THE BOA KNIFE

by DANIEL AREA WAKAHISA
illustrator ZOE TAYLOR
ISSUE IV

— I simply listen to a voice in my right ear and repeat whatever it says. It is always right. It tells me to do things I cannot remember that others swear to have seen.

— He wore white and he looked just like me. He was in a room full of people standing in line against the wall. He had wires coming from his head, arms and chest keeping everything monitored. He sat there for some time until the machines were switched off. He put his shirt back on and took a seat behind a desk. Above the wall hung a portrait of Nosso Senhor that I had seen before somewhere in my house. To each one he wrote a prescription on a horizontal piece of paper.
— The handwriting wasn’t mine, in fact it didn’t resemble writing at all. The only words I recognized were the last two. His signature, Dr. Adolf Fritz.

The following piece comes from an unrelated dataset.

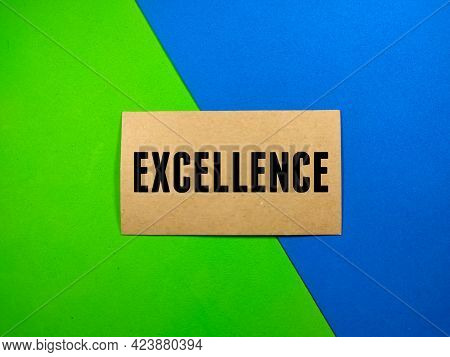 Education Concept.text Excellence On Brown Card With Green And Blue Background.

— When he finished writing he wiped a rusty knife on his shirt and walked towards an old woman who was waiting in line against the wall. He pulled her eyelids wide open, exposing the globe of her eye, and, employing the rusty knife in his other hand, he slowly scraped her cornea with the edge of the blade. She did not flinch, although perfectly conscious. He continued the operation, clasping her head and thrusting the blade into her eye socket. He jerked his knife as though striving to unclog her brain. The entire procedure was performed in eighty seconds. She did not bleed. When he finished revolving the rusty knife inside her he gently extracted its blade and kissed her forehead. She snuggled him and whispered a few words before opening her shining eyes.
— A cataract surgery without the use of anesthetics or antiseptics. Isso não existe!

— The waiting in line continued for hours. There were hundreds waiting for their turn in the corridors and out on the streets. Desencarnados of all breeds, all sick one way or another, in their bodies and inside their heads.
— He told us they were workers of the last hour.
— Meu filho, arruma uma faquinha para mim, qualquer uma.
— Between surgeries he wiped his rusty knife on my shirt.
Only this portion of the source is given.